To determine whether the functional A49G polymorphism of cytotoxic T-lymphocyte antigen-4 (CTLA-4), a T-cell surface molecule that modulates T-lymphocyte activation and influences the risk of developing alcohol-induced autoantibodies, plays a role in susceptibility to alcoholic liver disease (ALD) and influences disease severity in Italian alcohol abusers.


One hundred and eighty-three patients with chronic ALD (61 cirrhosis), 115 end-stage HCV cirrhosis, 102 non-alcoholic fatty liver disease (NAFLD), 93 healthy subjects and 43 heavy drinkers without liver disease were studied.

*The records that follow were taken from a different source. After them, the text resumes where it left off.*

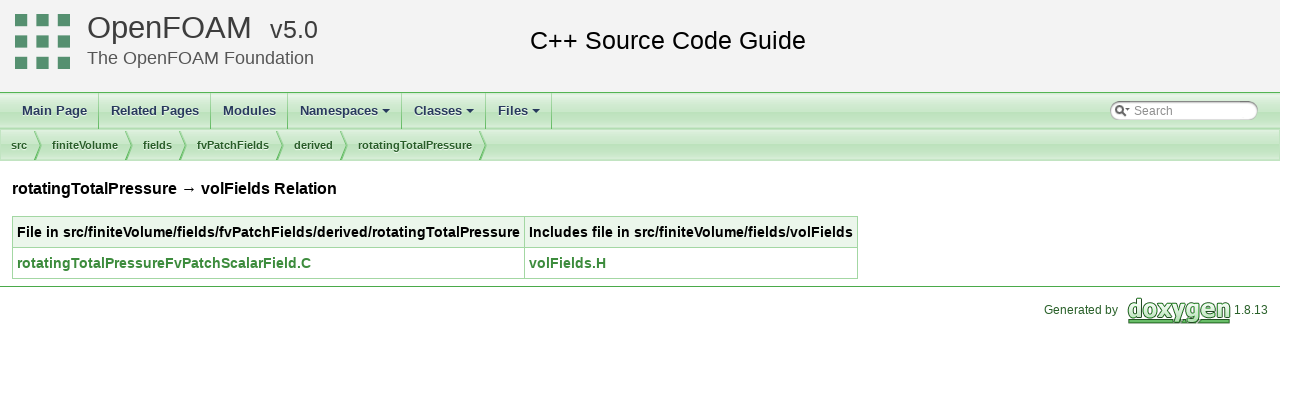

--- FILE ---
content_type: text/html
request_url: https://cpp.openfoam.org/v5/dir_001008_001055.html
body_size: 3996
content:
<!-- HTML header for doxygen 1.8.11-->
<!DOCTYPE html PUBLIC "-//W3C//DTD XHTML 1.0 Transitional//EN" "http://www.w3.org/TR/xhtml1/DTD/xhtml1-transitional.dtd">
<html xmlns="http://www.w3.org/1999/xhtml">
<head>
<meta http-equiv="Content-Type" content="text/xhtml;charset=UTF-8"/>
<meta http-equiv="X-UA-Compatible" content="IE=9"/>
<meta name="generator" content="Doxygen 1.8.13"/>
<title>OpenFOAM: src/finiteVolume/fields/fvPatchFields/derived/rotatingTotalPressure -&gt; volFields Relation</title>
<link href="tabs.css" rel="stylesheet" type="text/css"/>
<script type="text/javascript" src="jquery.js"></script>
<script type="text/javascript" src="dynsections.js"></script>
<link href="search/search.css" rel="stylesheet" type="text/css"/>
<script type="text/javascript" src="search/searchdata.js"></script>
<script type="text/javascript" src="search/search.js"></script>
<link href="doxygen.css" rel="stylesheet" type="text/css" />
<link href="customdoxygen.css" rel="stylesheet" type="text/css"/>
</head>
<body>
<div id="top"><!-- do not remove this div, it is closed by doxygen! -->
<div id="titlearea">
<table cellspacing="0" cellpadding="0">
 <tbody>
 <tr style="height: 56px;">
  <td id="projectlogo"><img alt="Logo" src="CFDFoundation55x55.png"/></td>
  <td id="projectalign" style="padding-left: 0.5em;">
   <div id="projectname"><a href="http://openfoam.org">OpenFOAM</a>
   &#160;<span id="projectnumber"><a href="http://openfoam.org/download/source">5.0</a></span>
   </div>
   <div id="projectbrief"><a href="http://openfoam.org/dev">The OpenFOAM Foundation</a></div>
  </td>
 </tr>
 </tbody>
</table>
</div>
<!-- end header part -->
<!-- Generated by Doxygen 1.8.13 -->
<script type="text/javascript">
var searchBox = new SearchBox("searchBox", "search",false,'Search');
</script>
<script type="text/javascript" src="menudata.js"></script>
<script type="text/javascript" src="menu.js"></script>
<script type="text/javascript">
$(function() {
  initMenu('',true,false,'search.php','Search');
  $(document).ready(function() { init_search(); });
});
</script>
<div id="main-nav"></div>
<!-- window showing the filter options -->
<div id="MSearchSelectWindow"
     onmouseover="return searchBox.OnSearchSelectShow()"
     onmouseout="return searchBox.OnSearchSelectHide()"
     onkeydown="return searchBox.OnSearchSelectKey(event)">
</div>

<!-- iframe showing the search results (closed by default) -->
<div id="MSearchResultsWindow">
<iframe src="javascript:void(0)" frameborder="0" 
        name="MSearchResults" id="MSearchResults">
</iframe>
</div>

<div id="nav-path" class="navpath">
  <ul>
<li class="navelem"><a class="el" href="dir_68267d1309a1af8e8297ef4c3efbcdba.html">src</a></li><li class="navelem"><a class="el" href="dir_9bd15774b555cf7259a6fa18f99fe99b.html">finiteVolume</a></li><li class="navelem"><a class="el" href="dir_25ab4a83a983f7bb7a38b7f63bb141b7.html">fields</a></li><li class="navelem"><a class="el" href="dir_a5850494bc77049b2a182260f0d1f703.html">fvPatchFields</a></li><li class="navelem"><a class="el" href="dir_ece9aa6b5af9a7776a75b0c1993b0910.html">derived</a></li><li class="navelem"><a class="el" href="dir_bdd2c65d040f4022ec8abe3f4ff66d19.html">rotatingTotalPressure</a></li>  </ul>
</div>
</div><!-- top -->
<div class="contents">
<h3>rotatingTotalPressure &rarr; volFields Relation</h3><table class="dirtab"><tr class="dirtab"><th class="dirtab">File in src/finiteVolume/fields/fvPatchFields/derived/rotatingTotalPressure</th><th class="dirtab">Includes file in src/finiteVolume/fields/volFields</th></tr><tr class="dirtab"><td class="dirtab"><a class="el" href="rotatingTotalPressureFvPatchScalarField_8C.html">rotatingTotalPressureFvPatchScalarField.C</a></td><td class="dirtab"><a class="el" href="volFields_8H.html">volFields.H</a></td></tr></table></div><!-- contents -->
<!-- HTML footer for doxygen 1.8.11-->
<!-- start footer part -->
<hr class="footer"/><address class="footer"><small>
Generated by &#160;<a href="http://www.doxygen.org/index.html">
<img class="footer" src="doxygen.png" alt="doxygen"/>
</a> 1.8.13
</small></address>
</body>
</html>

CTLA-4 gene polymorphism was analysed by restriction analysis.


The frequency of the CTLA-4 polymorphism was higher in patients with ALD than in patients with HCV chronic hepatitis and NAFLD, healthy subjects (P < 0.0001), and heavy drinkers without liver disease (P = 0.02). In patients with ALD, homozygosity for the CTLA-4 polymorphic allele (G/G genotype) was more represented in subjects with cirrhosis (P = 0.047), and independently associated with the risk of cirrhosis (OR 3.5; P = 0.03).


The CTLA-4 polymorphic G allele, probably by interfering with the immune response, may confer susceptibility to ALD and, in homozygous state, to alcoholic cirrhosis.